Wednesday, October 17, 2018

Ingush Talks with Putin’s Man Collapse, Expanded Protest Planned


Paul Goble

            Staunton, October 16 – The meeting between representatives of the Ingush protesters and Aleksandr Matovnikov, presidential plenipotentiary for the North Caucasus Federal District, collapsed when Putin’s man refused to make concessions and instead urged the Ingush to take the whole territorial dispute to court (newtimes.ru/articles/detail/171274).

            The Ingush representatives walked out of the Pyatigorsk meeting in anger. They also declared that they had not agreed to talks with republic head Yunus-Bek Yevkurov despite the latter’s claim that such conversations would occur as early as October 17 (kavkaz-uzel.eu/articles/326282/).

            Other developments over the last 24 hours suggest that the crisis is deepening rather than on its way to some resolution. Among them, as reported by the Kavkaz-Uzel chronology, are the following:

·         Magas officials left without a response the protesters’ application for an extension of permission to protest beyond October 17. The government posted online the agenda for the next meeting of the republic parliament: it did not list any discussion of the border accord.

·         Protesters after the failed meeting with Putin’s representative met to discuss new ways of expanding their demonstrations, including with automobile parades and the like. 

·         Chechnya went ahead with a declaration that the border accord the Ingush are protesting against has now gone into force and that Grozny will act on the basis of that accord rather than waiting for any new developments.

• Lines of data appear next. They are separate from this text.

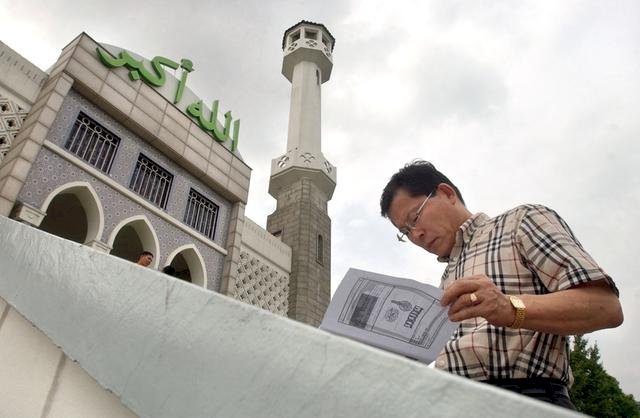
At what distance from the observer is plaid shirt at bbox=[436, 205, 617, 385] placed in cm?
111

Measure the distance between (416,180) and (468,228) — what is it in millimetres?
289

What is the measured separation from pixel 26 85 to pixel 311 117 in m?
9.07

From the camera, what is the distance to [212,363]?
2.12ft

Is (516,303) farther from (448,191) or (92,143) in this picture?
(92,143)

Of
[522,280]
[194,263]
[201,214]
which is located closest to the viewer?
[522,280]

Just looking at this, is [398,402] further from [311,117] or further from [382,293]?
[311,117]

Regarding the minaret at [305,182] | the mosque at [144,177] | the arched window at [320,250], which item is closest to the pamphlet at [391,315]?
the mosque at [144,177]

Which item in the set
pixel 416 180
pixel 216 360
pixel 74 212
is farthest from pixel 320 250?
pixel 216 360

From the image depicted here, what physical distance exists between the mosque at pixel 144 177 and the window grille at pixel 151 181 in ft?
0.06

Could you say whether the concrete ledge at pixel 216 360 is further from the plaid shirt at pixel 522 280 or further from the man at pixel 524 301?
the plaid shirt at pixel 522 280

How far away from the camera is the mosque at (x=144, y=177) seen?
20.2 ft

·         Aleksey Malashenko and two other Moscow analysts celebrated the fact that the Kremlin had called on Yevkurov not to use force against the demonstrators, calling it a “unique” development in Russian history. 

But other commentaries and reports which considered the crisis more broadly were far more pandessimistic.  Yezhednevny zhurnal commentator Aleksandr Ryklin said that the attack on the Amnesty representative in Ingushetia showed the “Kadyrization” of the North Caucasus and its exit from the Russian legal field (ej.ru/?a=note&id=33021).

The Prague-based Caucasus Times said that it has observed a shift in the power arrangements in Ingushetia. Support for the government has collapsed, while public backing for religious groups and taips is growing, pointing the way to more serioousss clashes ahead (caucasustimes.com/ru/opros-v-ingushetii-ot-avtoriteta-vlasti-k-vlasti-avtoritetov/).

Further, there are ever more reports that the Ingush protests are generating an echo elsewhere, including far beyond the North Caucasus and including even among some in Karelia (rusmonitor.com/cepnaya-reakciya-regionalnykh-konfliktov-na-kavkaze-prodolzhaetsya.html and stolicaonego.ru/read/my-zhivem-pod-soboju-ne-chuja-strany/).

            Perhaps most serious of all as an indication of where things are heading as a result of the continuing protests in Ingushetia, now in their 12th day with no sign of ending, are two commentaries from Moscow. One, by Dmitry Steshin, suggests that it is time to think about letting the North Caucasus become independent (svpressa.ru/politic/article/213185/).

            Such an action won’t spark a new “parade of sovereignties” across the Russian Federation or even necessarily win support in the region given how much money Moscow has poured it. But it is time to think about not “feeding the Caucasus” any more, a position that he implies ever more Russians share.

            And a second by Russian nationalist writer Aleksandr Prokhanov called on the Kremlin to end its refusal to get involved with the crisis. Local elites can’t solve the problem; Putin could, he says. But for some reason, the Kremlin leader isn’t focusing on what Prokhanov calls “the imperial horizontal” (zavtra.ru/blogs/imperskaya_gorizontal).